Data for review >>
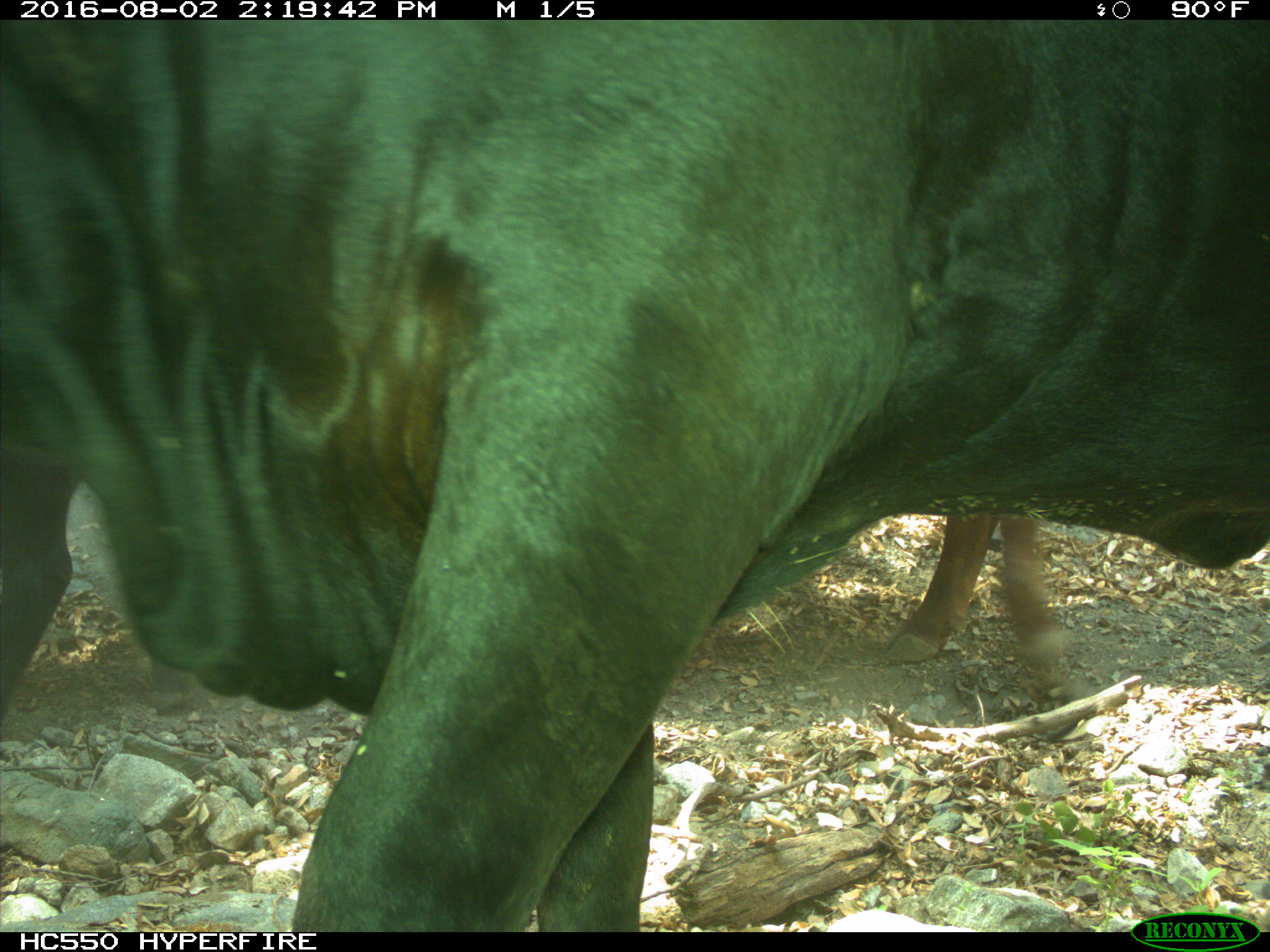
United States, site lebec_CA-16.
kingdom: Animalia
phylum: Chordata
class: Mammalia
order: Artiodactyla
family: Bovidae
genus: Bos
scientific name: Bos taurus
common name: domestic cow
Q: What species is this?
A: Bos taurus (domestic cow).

---

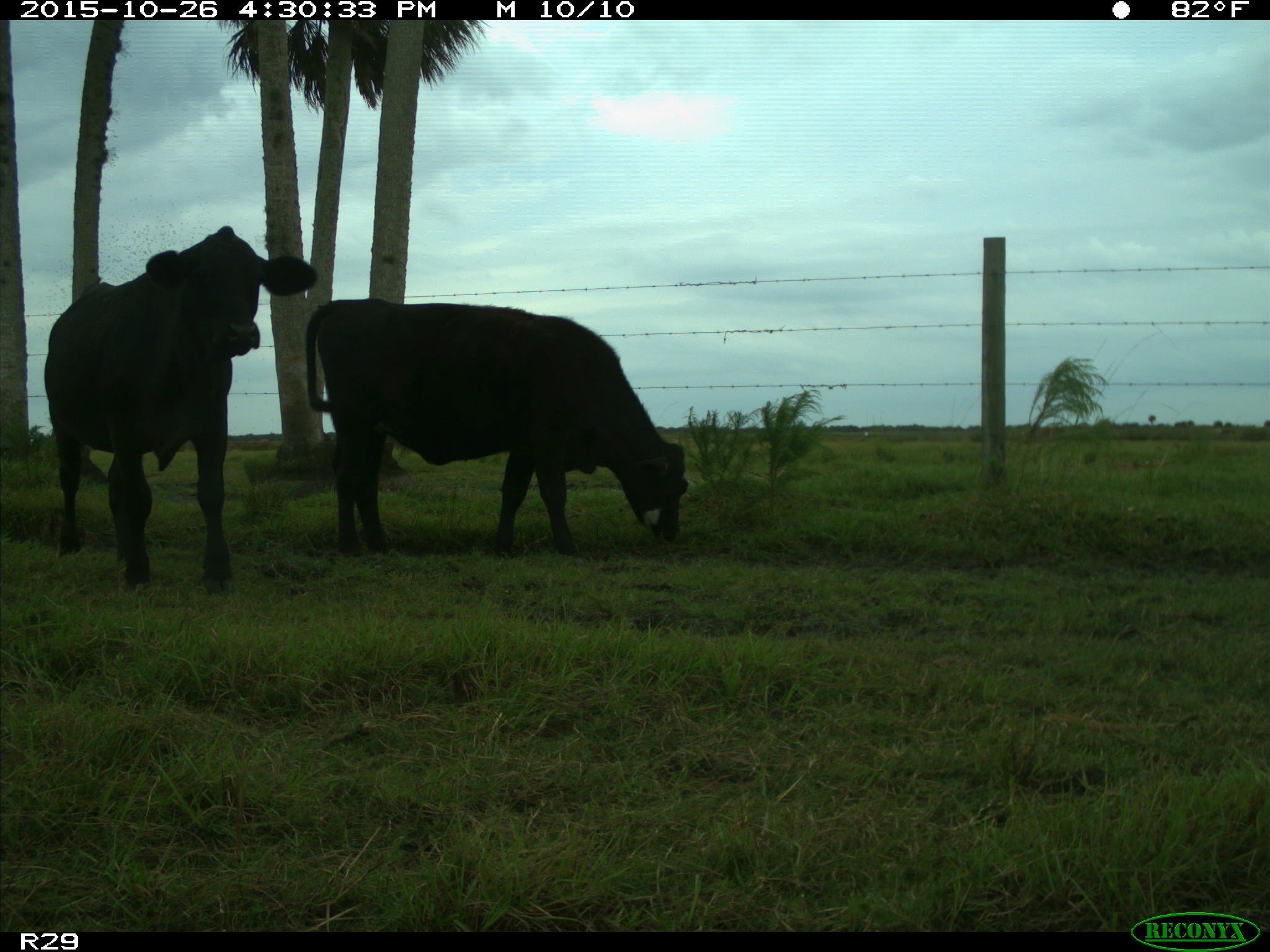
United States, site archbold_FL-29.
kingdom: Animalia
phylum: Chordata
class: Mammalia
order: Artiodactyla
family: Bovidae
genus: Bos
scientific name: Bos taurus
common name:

Problem requirements >> The response must hold only the lines above from the line with "United States, site lebec_CA-16." through the line with "A: Bos taurus (domestic cow).", each copied exactly, both ends kept.

Task response >>
United States, site lebec_CA-16.
kingdom: Animalia
phylum: Chordata
class: Mammalia
order: Artiodactyla
family: Bovidae
genus: Bos
scientific name: Bos taurus
common name: domestic cow
Q: What species is this?
A: Bos taurus (domestic cow).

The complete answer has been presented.